----- 対象記事 -----
この記事は2022年8月10日に「月刊暗号資産」で公開された「イーサリアム創設者ブテリン氏、NFTの匿名性強化でステルスアドレス実装を提案」を一部編集し、転載したものです。


イーサリアム
(画像=Imagepocket/stock.adobe.com)

イーサリアムの創設者ヴィタリック・ブテリン(Vitalik Buterin)氏は8日、イーサリアムの現在ERC721トークン規格であるNFT(非代替性トークン)にステルスアドレスを実装するアイデアを提案した。この機能が実装された場合、ユーザーは匿名でNFTを送ることが可能となる。

提案によると、「例えば、私(新たな所有者)以外に、新しい所有者が誰であるかを知られることなく“vitalik.eth”にNFTを送ることができるようになる」としている。

ブテリン氏は、ウィーン大学のAnton Wahrstätter氏が「イーサリアムリサーチチャンネル」を通じて提案した投稿に触れ、基本的に全てのERC721トークンをステルスアドレスに保管する方法を提案した。

Wahrstätter氏は、トランザクションを要約する技術「マークルツリー」やゼロ知識証明の暗号化方式である「zk-SNARKs(ゼットケー・スナーク)」レベルの匿名性は必要ではないと主張している。これに対し、ブテリン氏は「私はより軽量な技術で達成できると感じる」と述べ、通常のステルスアドレスを使う方法を提案した。
----- 抽出データ -----
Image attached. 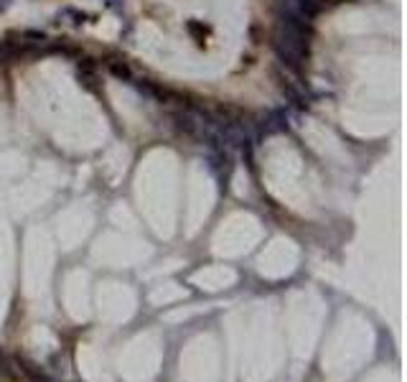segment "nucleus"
<instances>
[{
  "label": "nucleus",
  "mask_w": 407,
  "mask_h": 382,
  "mask_svg": "<svg viewBox=\"0 0 407 382\" xmlns=\"http://www.w3.org/2000/svg\"><path fill=\"white\" fill-rule=\"evenodd\" d=\"M8 6H11V0H0V11H6Z\"/></svg>",
  "instance_id": "2"
},
{
  "label": "nucleus",
  "mask_w": 407,
  "mask_h": 382,
  "mask_svg": "<svg viewBox=\"0 0 407 382\" xmlns=\"http://www.w3.org/2000/svg\"><path fill=\"white\" fill-rule=\"evenodd\" d=\"M275 51H278V56L285 61V64H290V67H300L303 64V56H306V51H300V49H295V46H290V44H285V41H280V39H275Z\"/></svg>",
  "instance_id": "1"
},
{
  "label": "nucleus",
  "mask_w": 407,
  "mask_h": 382,
  "mask_svg": "<svg viewBox=\"0 0 407 382\" xmlns=\"http://www.w3.org/2000/svg\"><path fill=\"white\" fill-rule=\"evenodd\" d=\"M0 364H3V359H0Z\"/></svg>",
  "instance_id": "3"
}]
</instances>
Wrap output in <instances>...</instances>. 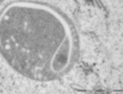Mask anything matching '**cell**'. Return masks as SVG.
<instances>
[{"label": "cell", "mask_w": 123, "mask_h": 94, "mask_svg": "<svg viewBox=\"0 0 123 94\" xmlns=\"http://www.w3.org/2000/svg\"><path fill=\"white\" fill-rule=\"evenodd\" d=\"M78 47L74 24L49 5L18 1L0 13V51L30 78L53 81L69 72Z\"/></svg>", "instance_id": "1"}, {"label": "cell", "mask_w": 123, "mask_h": 94, "mask_svg": "<svg viewBox=\"0 0 123 94\" xmlns=\"http://www.w3.org/2000/svg\"><path fill=\"white\" fill-rule=\"evenodd\" d=\"M2 1H4V0H0V4H1V2H2Z\"/></svg>", "instance_id": "2"}]
</instances>
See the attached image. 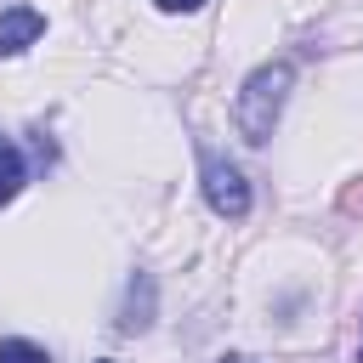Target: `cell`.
Returning a JSON list of instances; mask_svg holds the SVG:
<instances>
[{
	"mask_svg": "<svg viewBox=\"0 0 363 363\" xmlns=\"http://www.w3.org/2000/svg\"><path fill=\"white\" fill-rule=\"evenodd\" d=\"M96 363H108V357H96Z\"/></svg>",
	"mask_w": 363,
	"mask_h": 363,
	"instance_id": "30bf717a",
	"label": "cell"
},
{
	"mask_svg": "<svg viewBox=\"0 0 363 363\" xmlns=\"http://www.w3.org/2000/svg\"><path fill=\"white\" fill-rule=\"evenodd\" d=\"M346 210H363V187H352V193H346Z\"/></svg>",
	"mask_w": 363,
	"mask_h": 363,
	"instance_id": "ba28073f",
	"label": "cell"
},
{
	"mask_svg": "<svg viewBox=\"0 0 363 363\" xmlns=\"http://www.w3.org/2000/svg\"><path fill=\"white\" fill-rule=\"evenodd\" d=\"M147 323H153V278L136 272L130 289H125V306H119V329H125V335H142Z\"/></svg>",
	"mask_w": 363,
	"mask_h": 363,
	"instance_id": "277c9868",
	"label": "cell"
},
{
	"mask_svg": "<svg viewBox=\"0 0 363 363\" xmlns=\"http://www.w3.org/2000/svg\"><path fill=\"white\" fill-rule=\"evenodd\" d=\"M40 34H45V17H40L34 6H11V11L0 17V57H17V51H28Z\"/></svg>",
	"mask_w": 363,
	"mask_h": 363,
	"instance_id": "3957f363",
	"label": "cell"
},
{
	"mask_svg": "<svg viewBox=\"0 0 363 363\" xmlns=\"http://www.w3.org/2000/svg\"><path fill=\"white\" fill-rule=\"evenodd\" d=\"M289 85H295V62H289V57L261 62V68L238 85V96H233V125H238L244 142H267V136L278 130V113H284V102H289Z\"/></svg>",
	"mask_w": 363,
	"mask_h": 363,
	"instance_id": "6da1fadb",
	"label": "cell"
},
{
	"mask_svg": "<svg viewBox=\"0 0 363 363\" xmlns=\"http://www.w3.org/2000/svg\"><path fill=\"white\" fill-rule=\"evenodd\" d=\"M199 176H204V204H210L221 221H244V216H250V182H244V170H238L233 159L204 153Z\"/></svg>",
	"mask_w": 363,
	"mask_h": 363,
	"instance_id": "7a4b0ae2",
	"label": "cell"
},
{
	"mask_svg": "<svg viewBox=\"0 0 363 363\" xmlns=\"http://www.w3.org/2000/svg\"><path fill=\"white\" fill-rule=\"evenodd\" d=\"M153 6H159V11H170V17H176V11H199V6H204V0H153Z\"/></svg>",
	"mask_w": 363,
	"mask_h": 363,
	"instance_id": "52a82bcc",
	"label": "cell"
},
{
	"mask_svg": "<svg viewBox=\"0 0 363 363\" xmlns=\"http://www.w3.org/2000/svg\"><path fill=\"white\" fill-rule=\"evenodd\" d=\"M23 182H28V159H23L17 142L0 136V204H11V199L23 193Z\"/></svg>",
	"mask_w": 363,
	"mask_h": 363,
	"instance_id": "5b68a950",
	"label": "cell"
},
{
	"mask_svg": "<svg viewBox=\"0 0 363 363\" xmlns=\"http://www.w3.org/2000/svg\"><path fill=\"white\" fill-rule=\"evenodd\" d=\"M216 363H255V357H244V352H227V357H216Z\"/></svg>",
	"mask_w": 363,
	"mask_h": 363,
	"instance_id": "9c48e42d",
	"label": "cell"
},
{
	"mask_svg": "<svg viewBox=\"0 0 363 363\" xmlns=\"http://www.w3.org/2000/svg\"><path fill=\"white\" fill-rule=\"evenodd\" d=\"M0 363H51V352H45V346H34V340L6 335V340H0Z\"/></svg>",
	"mask_w": 363,
	"mask_h": 363,
	"instance_id": "8992f818",
	"label": "cell"
}]
</instances>
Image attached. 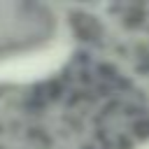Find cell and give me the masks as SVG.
<instances>
[{"label":"cell","instance_id":"cell-1","mask_svg":"<svg viewBox=\"0 0 149 149\" xmlns=\"http://www.w3.org/2000/svg\"><path fill=\"white\" fill-rule=\"evenodd\" d=\"M54 33V16L42 5L0 2V56L33 49Z\"/></svg>","mask_w":149,"mask_h":149}]
</instances>
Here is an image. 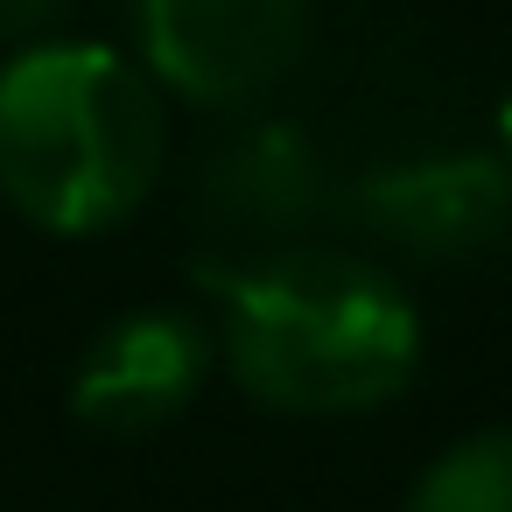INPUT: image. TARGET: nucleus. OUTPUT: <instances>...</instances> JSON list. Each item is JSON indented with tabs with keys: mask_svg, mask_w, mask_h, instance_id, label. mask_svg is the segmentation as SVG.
Wrapping results in <instances>:
<instances>
[{
	"mask_svg": "<svg viewBox=\"0 0 512 512\" xmlns=\"http://www.w3.org/2000/svg\"><path fill=\"white\" fill-rule=\"evenodd\" d=\"M218 365L267 414L337 421L400 400L421 372L414 295L351 246H281L225 288Z\"/></svg>",
	"mask_w": 512,
	"mask_h": 512,
	"instance_id": "obj_1",
	"label": "nucleus"
},
{
	"mask_svg": "<svg viewBox=\"0 0 512 512\" xmlns=\"http://www.w3.org/2000/svg\"><path fill=\"white\" fill-rule=\"evenodd\" d=\"M169 162V106L113 43H29L0 64V197L50 239L127 225Z\"/></svg>",
	"mask_w": 512,
	"mask_h": 512,
	"instance_id": "obj_2",
	"label": "nucleus"
},
{
	"mask_svg": "<svg viewBox=\"0 0 512 512\" xmlns=\"http://www.w3.org/2000/svg\"><path fill=\"white\" fill-rule=\"evenodd\" d=\"M134 43L155 92L246 113L309 57V0H134Z\"/></svg>",
	"mask_w": 512,
	"mask_h": 512,
	"instance_id": "obj_3",
	"label": "nucleus"
},
{
	"mask_svg": "<svg viewBox=\"0 0 512 512\" xmlns=\"http://www.w3.org/2000/svg\"><path fill=\"white\" fill-rule=\"evenodd\" d=\"M211 365H218V337L204 316L162 302L127 309L85 344L71 372V414L92 435H155L204 393Z\"/></svg>",
	"mask_w": 512,
	"mask_h": 512,
	"instance_id": "obj_4",
	"label": "nucleus"
},
{
	"mask_svg": "<svg viewBox=\"0 0 512 512\" xmlns=\"http://www.w3.org/2000/svg\"><path fill=\"white\" fill-rule=\"evenodd\" d=\"M365 218L421 260H477L512 239V169L498 155H421L365 183Z\"/></svg>",
	"mask_w": 512,
	"mask_h": 512,
	"instance_id": "obj_5",
	"label": "nucleus"
},
{
	"mask_svg": "<svg viewBox=\"0 0 512 512\" xmlns=\"http://www.w3.org/2000/svg\"><path fill=\"white\" fill-rule=\"evenodd\" d=\"M407 512H512V421L456 435L414 477Z\"/></svg>",
	"mask_w": 512,
	"mask_h": 512,
	"instance_id": "obj_6",
	"label": "nucleus"
},
{
	"mask_svg": "<svg viewBox=\"0 0 512 512\" xmlns=\"http://www.w3.org/2000/svg\"><path fill=\"white\" fill-rule=\"evenodd\" d=\"M57 15H64V0H0V43H15V50L50 43Z\"/></svg>",
	"mask_w": 512,
	"mask_h": 512,
	"instance_id": "obj_7",
	"label": "nucleus"
},
{
	"mask_svg": "<svg viewBox=\"0 0 512 512\" xmlns=\"http://www.w3.org/2000/svg\"><path fill=\"white\" fill-rule=\"evenodd\" d=\"M498 162L512 169V85H505V99H498Z\"/></svg>",
	"mask_w": 512,
	"mask_h": 512,
	"instance_id": "obj_8",
	"label": "nucleus"
}]
</instances>
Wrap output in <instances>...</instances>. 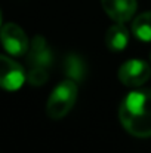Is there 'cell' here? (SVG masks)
I'll list each match as a JSON object with an SVG mask.
<instances>
[{
    "label": "cell",
    "mask_w": 151,
    "mask_h": 153,
    "mask_svg": "<svg viewBox=\"0 0 151 153\" xmlns=\"http://www.w3.org/2000/svg\"><path fill=\"white\" fill-rule=\"evenodd\" d=\"M119 119L130 135L136 138L151 137V89L127 94L120 102Z\"/></svg>",
    "instance_id": "cell-1"
},
{
    "label": "cell",
    "mask_w": 151,
    "mask_h": 153,
    "mask_svg": "<svg viewBox=\"0 0 151 153\" xmlns=\"http://www.w3.org/2000/svg\"><path fill=\"white\" fill-rule=\"evenodd\" d=\"M53 58L50 52L48 42L42 36H36L30 42L28 55H27V64H28V73L27 80L33 86H42L48 82L52 67Z\"/></svg>",
    "instance_id": "cell-2"
},
{
    "label": "cell",
    "mask_w": 151,
    "mask_h": 153,
    "mask_svg": "<svg viewBox=\"0 0 151 153\" xmlns=\"http://www.w3.org/2000/svg\"><path fill=\"white\" fill-rule=\"evenodd\" d=\"M79 95V88H77V82L71 80V79H65L62 80L50 94L48 104H46V113L50 119H62L65 117L70 110L74 107L76 100Z\"/></svg>",
    "instance_id": "cell-3"
},
{
    "label": "cell",
    "mask_w": 151,
    "mask_h": 153,
    "mask_svg": "<svg viewBox=\"0 0 151 153\" xmlns=\"http://www.w3.org/2000/svg\"><path fill=\"white\" fill-rule=\"evenodd\" d=\"M0 42H1L4 51L13 56L25 55L30 48L27 34L24 33V30L19 25H16L13 22H7L0 28Z\"/></svg>",
    "instance_id": "cell-4"
},
{
    "label": "cell",
    "mask_w": 151,
    "mask_h": 153,
    "mask_svg": "<svg viewBox=\"0 0 151 153\" xmlns=\"http://www.w3.org/2000/svg\"><path fill=\"white\" fill-rule=\"evenodd\" d=\"M117 76L124 86L136 88L144 85L151 77V67L142 59H129L120 65Z\"/></svg>",
    "instance_id": "cell-5"
},
{
    "label": "cell",
    "mask_w": 151,
    "mask_h": 153,
    "mask_svg": "<svg viewBox=\"0 0 151 153\" xmlns=\"http://www.w3.org/2000/svg\"><path fill=\"white\" fill-rule=\"evenodd\" d=\"M27 80V74L24 68L6 55H0V88L4 91H18L24 82Z\"/></svg>",
    "instance_id": "cell-6"
},
{
    "label": "cell",
    "mask_w": 151,
    "mask_h": 153,
    "mask_svg": "<svg viewBox=\"0 0 151 153\" xmlns=\"http://www.w3.org/2000/svg\"><path fill=\"white\" fill-rule=\"evenodd\" d=\"M105 13L116 22L124 24L136 12V0H101Z\"/></svg>",
    "instance_id": "cell-7"
},
{
    "label": "cell",
    "mask_w": 151,
    "mask_h": 153,
    "mask_svg": "<svg viewBox=\"0 0 151 153\" xmlns=\"http://www.w3.org/2000/svg\"><path fill=\"white\" fill-rule=\"evenodd\" d=\"M127 42H129V31L120 22H116L114 25H111L105 33V45L110 51H123L127 46Z\"/></svg>",
    "instance_id": "cell-8"
},
{
    "label": "cell",
    "mask_w": 151,
    "mask_h": 153,
    "mask_svg": "<svg viewBox=\"0 0 151 153\" xmlns=\"http://www.w3.org/2000/svg\"><path fill=\"white\" fill-rule=\"evenodd\" d=\"M64 70L68 79L74 80V82H82L86 77V65L85 61L76 55V53H70L65 56L64 61Z\"/></svg>",
    "instance_id": "cell-9"
},
{
    "label": "cell",
    "mask_w": 151,
    "mask_h": 153,
    "mask_svg": "<svg viewBox=\"0 0 151 153\" xmlns=\"http://www.w3.org/2000/svg\"><path fill=\"white\" fill-rule=\"evenodd\" d=\"M132 31L138 40L151 42V12H144L133 19Z\"/></svg>",
    "instance_id": "cell-10"
},
{
    "label": "cell",
    "mask_w": 151,
    "mask_h": 153,
    "mask_svg": "<svg viewBox=\"0 0 151 153\" xmlns=\"http://www.w3.org/2000/svg\"><path fill=\"white\" fill-rule=\"evenodd\" d=\"M0 28H1V9H0Z\"/></svg>",
    "instance_id": "cell-11"
},
{
    "label": "cell",
    "mask_w": 151,
    "mask_h": 153,
    "mask_svg": "<svg viewBox=\"0 0 151 153\" xmlns=\"http://www.w3.org/2000/svg\"><path fill=\"white\" fill-rule=\"evenodd\" d=\"M150 56H151V55H150Z\"/></svg>",
    "instance_id": "cell-12"
}]
</instances>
-----
**取り組む課題:**
**1.** 記事中でかぎかっこ「」に囲まれている語句を、出てくる順にすべて書き出してください。
**2.** 記事の「この記事は2022年8月10」で始まり「きるようになる」としている。」まで続く部分を、「ステルスアドレス」をすべて「秘匿アドレス」に置き換えて書き直すこと。

**課題の解答:**
**1.**
1. 月刊暗号資産
2. イーサリアム創設者ブテリン氏、NFTの匿名性強化でステルスアドレス実装を提案
3. 例えば、私(新たな所有者)以外に、新しい所有者が誰であるかを知られることなく“vitalik.eth”にNFTを送ることができるようになる
4. イーサリアムリサーチチャンネル
5. マークルツリー
6. zk-SNARKs(ゼットケー・スナーク)
7. 私はより軽量な技術で達成できると感じる

**2.**
この記事は2022年8月10日に「月刊暗号資産」で公開された「イーサリアム創設者ブテリン氏、NFTの匿名性強化で秘匿アドレス実装を提案」を一部編集し、転載したものです。


イーサリアム
(画像=Imagepocket/stock.adobe.com)

イーサリアムの創設者ヴィタリック・ブテリン(Vitalik Buterin)氏は8日、イーサリアムの現在ERC721トークン規格であるNFT(非代替性トークン)に秘匿アドレスを実装するアイデアを提案した。この機能が実装された場合、ユーザーは匿名でNFTを送ることが可能となる。

提案によると、「例えば、私(新たな所有者)以外に、新しい所有者が誰であるかを知られることなく“vitalik.eth”にNFTを送ることができるようになる」としている。